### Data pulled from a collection
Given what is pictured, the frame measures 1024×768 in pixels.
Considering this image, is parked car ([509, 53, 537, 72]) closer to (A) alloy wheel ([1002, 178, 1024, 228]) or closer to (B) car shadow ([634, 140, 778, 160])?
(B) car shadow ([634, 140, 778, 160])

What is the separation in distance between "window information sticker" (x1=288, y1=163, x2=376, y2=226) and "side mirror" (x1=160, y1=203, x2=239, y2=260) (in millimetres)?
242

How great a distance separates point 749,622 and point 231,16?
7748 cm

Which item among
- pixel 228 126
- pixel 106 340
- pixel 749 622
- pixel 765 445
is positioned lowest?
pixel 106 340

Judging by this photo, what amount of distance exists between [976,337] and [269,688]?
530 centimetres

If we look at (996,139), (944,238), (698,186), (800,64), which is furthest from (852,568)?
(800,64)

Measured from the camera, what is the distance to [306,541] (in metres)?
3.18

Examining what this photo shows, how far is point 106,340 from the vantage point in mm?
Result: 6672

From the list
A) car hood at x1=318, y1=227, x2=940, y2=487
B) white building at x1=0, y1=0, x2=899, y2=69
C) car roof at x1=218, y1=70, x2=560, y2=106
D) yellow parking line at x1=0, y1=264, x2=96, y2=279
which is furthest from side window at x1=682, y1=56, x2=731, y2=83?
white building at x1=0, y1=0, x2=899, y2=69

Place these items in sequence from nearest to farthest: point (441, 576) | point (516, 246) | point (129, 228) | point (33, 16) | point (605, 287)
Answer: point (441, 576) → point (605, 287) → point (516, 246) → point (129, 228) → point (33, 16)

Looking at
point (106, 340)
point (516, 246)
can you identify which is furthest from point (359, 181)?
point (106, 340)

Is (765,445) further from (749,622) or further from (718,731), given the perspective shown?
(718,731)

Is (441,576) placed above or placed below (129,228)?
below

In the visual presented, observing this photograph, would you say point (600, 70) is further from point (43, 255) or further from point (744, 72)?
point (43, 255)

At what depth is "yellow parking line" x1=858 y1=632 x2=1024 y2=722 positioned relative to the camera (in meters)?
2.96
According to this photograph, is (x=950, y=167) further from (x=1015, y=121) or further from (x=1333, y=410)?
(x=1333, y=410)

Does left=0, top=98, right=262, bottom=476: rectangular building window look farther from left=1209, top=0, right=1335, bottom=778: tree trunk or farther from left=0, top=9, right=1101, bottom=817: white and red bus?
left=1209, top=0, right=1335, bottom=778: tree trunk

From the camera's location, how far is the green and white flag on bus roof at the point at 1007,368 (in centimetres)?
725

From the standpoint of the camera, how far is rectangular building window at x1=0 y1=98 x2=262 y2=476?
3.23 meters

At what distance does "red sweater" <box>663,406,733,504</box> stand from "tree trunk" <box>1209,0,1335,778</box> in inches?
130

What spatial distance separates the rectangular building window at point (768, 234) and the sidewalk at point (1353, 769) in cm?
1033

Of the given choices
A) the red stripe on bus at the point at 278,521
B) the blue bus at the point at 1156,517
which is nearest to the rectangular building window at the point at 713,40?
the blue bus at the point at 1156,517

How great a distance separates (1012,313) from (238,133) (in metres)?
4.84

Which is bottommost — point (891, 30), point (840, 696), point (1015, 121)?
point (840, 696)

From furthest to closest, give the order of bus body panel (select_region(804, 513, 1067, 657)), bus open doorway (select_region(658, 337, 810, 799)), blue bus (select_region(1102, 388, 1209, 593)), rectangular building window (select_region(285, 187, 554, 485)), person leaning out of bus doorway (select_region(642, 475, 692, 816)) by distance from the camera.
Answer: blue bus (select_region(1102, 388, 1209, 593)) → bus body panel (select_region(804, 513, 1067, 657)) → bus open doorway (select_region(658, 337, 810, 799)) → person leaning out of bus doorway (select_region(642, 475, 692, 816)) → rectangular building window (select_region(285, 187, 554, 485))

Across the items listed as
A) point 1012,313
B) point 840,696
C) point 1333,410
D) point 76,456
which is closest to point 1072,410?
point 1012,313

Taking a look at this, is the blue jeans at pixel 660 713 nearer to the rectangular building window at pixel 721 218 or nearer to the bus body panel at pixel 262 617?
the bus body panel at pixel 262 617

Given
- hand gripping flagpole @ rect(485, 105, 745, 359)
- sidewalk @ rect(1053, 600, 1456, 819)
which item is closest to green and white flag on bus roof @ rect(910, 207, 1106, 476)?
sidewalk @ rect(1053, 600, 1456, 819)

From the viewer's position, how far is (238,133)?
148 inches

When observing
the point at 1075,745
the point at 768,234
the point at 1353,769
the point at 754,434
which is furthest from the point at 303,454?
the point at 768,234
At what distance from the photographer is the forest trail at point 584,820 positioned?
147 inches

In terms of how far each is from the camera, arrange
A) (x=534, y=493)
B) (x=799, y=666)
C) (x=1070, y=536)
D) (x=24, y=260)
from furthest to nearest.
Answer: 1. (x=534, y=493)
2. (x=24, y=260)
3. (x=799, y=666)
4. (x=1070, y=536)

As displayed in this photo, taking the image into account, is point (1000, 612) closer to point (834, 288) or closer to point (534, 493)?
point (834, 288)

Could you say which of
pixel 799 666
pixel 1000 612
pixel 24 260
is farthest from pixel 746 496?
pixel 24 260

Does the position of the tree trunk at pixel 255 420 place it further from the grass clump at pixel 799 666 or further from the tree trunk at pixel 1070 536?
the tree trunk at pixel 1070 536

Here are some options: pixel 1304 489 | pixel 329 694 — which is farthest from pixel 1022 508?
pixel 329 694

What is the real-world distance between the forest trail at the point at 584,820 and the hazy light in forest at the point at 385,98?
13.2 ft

### What the task requires
Reproduce the entire listing above, substituting "camera position" for each occurrence of "vantage point" and leaving everything else unchanged.

### Complete answer
Given what is pictured, the frame measures 1024×768 in pixels.
Considering this image, is parked car ([509, 53, 537, 72]) closer to (A) alloy wheel ([1002, 178, 1024, 228]) or closer to (B) car shadow ([634, 140, 778, 160])?
(B) car shadow ([634, 140, 778, 160])

What is the separation in distance between "window information sticker" (x1=288, y1=163, x2=376, y2=226) and "side mirror" (x1=160, y1=203, x2=239, y2=260) (in millimetres)?
242

How great a distance separates point 749,622 and point 231,16?
7748 cm

Which item among
- pixel 228 126
- pixel 106 340
- pixel 749 622
- pixel 765 445
is positioned lowest?
pixel 106 340

Judging by this photo, what amount of distance exists between [976,337] and [269,688]?
530 centimetres

If we look at (996,139), (944,238), (698,186), (800,64), which is furthest from (852,568)?
(800,64)

Measured from the camera, what is the distance to [306,541] (in metres)?
3.18

Examining what this photo shows, how far is point 106,340 from the camera position in mm?
Result: 6672

From the list
A) car hood at x1=318, y1=227, x2=940, y2=487
B) white building at x1=0, y1=0, x2=899, y2=69
C) car roof at x1=218, y1=70, x2=560, y2=106
D) yellow parking line at x1=0, y1=264, x2=96, y2=279
which is furthest from side window at x1=682, y1=56, x2=731, y2=83?
white building at x1=0, y1=0, x2=899, y2=69

Place these items in sequence from nearest to farthest: point (441, 576) | point (516, 246) | point (129, 228) | point (33, 16) | point (605, 287)
Answer: point (441, 576) → point (605, 287) → point (516, 246) → point (129, 228) → point (33, 16)

Looking at
point (106, 340)
point (516, 246)
can you identify which is furthest from point (359, 181)?
point (106, 340)

Is (765,445) further from (749,622) or further from (718,731), given the perspective shown?
(718,731)

Is (441,576) placed above or placed below (129,228)?
below

In the visual presented, observing this photograph, would you say point (600, 70) is further from point (43, 255) or further from point (744, 72)?
point (43, 255)

At what depth is "yellow parking line" x1=858 y1=632 x2=1024 y2=722 positioned relative to the camera (in meters)?
2.96
According to this photograph, is (x=950, y=167) further from (x=1015, y=121) or further from (x=1333, y=410)?
(x=1333, y=410)

Does left=0, top=98, right=262, bottom=476: rectangular building window look farther from left=1209, top=0, right=1335, bottom=778: tree trunk or farther from left=0, top=9, right=1101, bottom=817: white and red bus?
left=1209, top=0, right=1335, bottom=778: tree trunk

From the camera's location, how far is the green and white flag on bus roof at the point at 1007,368 (in centimetres)?
725

From the standpoint of the camera, how far is rectangular building window at x1=0 y1=98 x2=262 y2=476?
3.23 meters

At what distance does "red sweater" <box>663,406,733,504</box> stand from "tree trunk" <box>1209,0,1335,778</box> in inches?
130

What spatial distance separates the rectangular building window at point (768, 234) and the sidewalk at point (1353, 769) in cm?
1033

Of the given choices
A) the red stripe on bus at the point at 278,521
B) the blue bus at the point at 1156,517
which is nearest to the rectangular building window at the point at 713,40?
the blue bus at the point at 1156,517

How great a distance separates (1012,313) from (238,133) (in metres)?
4.84

Which is bottommost — point (891, 30), point (840, 696), point (1015, 121)?
point (840, 696)

From furthest to closest, give the order of bus body panel (select_region(804, 513, 1067, 657)), bus open doorway (select_region(658, 337, 810, 799)), blue bus (select_region(1102, 388, 1209, 593)), rectangular building window (select_region(285, 187, 554, 485)), person leaning out of bus doorway (select_region(642, 475, 692, 816)) by distance from the camera.
Answer: blue bus (select_region(1102, 388, 1209, 593)) → bus body panel (select_region(804, 513, 1067, 657)) → bus open doorway (select_region(658, 337, 810, 799)) → person leaning out of bus doorway (select_region(642, 475, 692, 816)) → rectangular building window (select_region(285, 187, 554, 485))

Across the items listed as
A) point 1012,313
B) point 840,696
C) point 1333,410
D) point 76,456
which is closest to point 1072,410?
point 1012,313

Taking a look at this, is the blue jeans at pixel 660 713 nearer to the rectangular building window at pixel 721 218 or nearer to the bus body panel at pixel 262 617?
the bus body panel at pixel 262 617

Given
- hand gripping flagpole @ rect(485, 105, 745, 359)
- sidewalk @ rect(1053, 600, 1456, 819)
which item is closest to green and white flag on bus roof @ rect(910, 207, 1106, 476)?
sidewalk @ rect(1053, 600, 1456, 819)

From the viewer's position, how far is (238,133)?
148 inches

When observing
the point at 1075,745
the point at 768,234
the point at 1353,769
the point at 754,434
which is furthest from the point at 303,454?
the point at 768,234
At what distance from the photographer is the forest trail at point 584,820 positioned?
147 inches

In terms of how far each is from the camera, arrange
A) (x=534, y=493)
B) (x=799, y=666)
C) (x=1070, y=536)
D) (x=24, y=260)
from furthest to nearest.
Answer: 1. (x=534, y=493)
2. (x=24, y=260)
3. (x=799, y=666)
4. (x=1070, y=536)

As displayed in this photo, taking the image into account, is point (1000, 612) closer to point (834, 288) or closer to point (534, 493)?
point (834, 288)

Could you say which of
pixel 799 666
pixel 1000 612
pixel 24 260
is farthest from pixel 746 496?
pixel 24 260

Does the position of the tree trunk at pixel 255 420 place it further from the grass clump at pixel 799 666 or further from the tree trunk at pixel 1070 536?
the tree trunk at pixel 1070 536

Here are some options: pixel 1304 489 | pixel 329 694 — which is farthest from pixel 1022 508?
pixel 329 694

What is the real-world distance between the forest trail at the point at 584,820 and the hazy light in forest at the point at 385,98?
13.2 ft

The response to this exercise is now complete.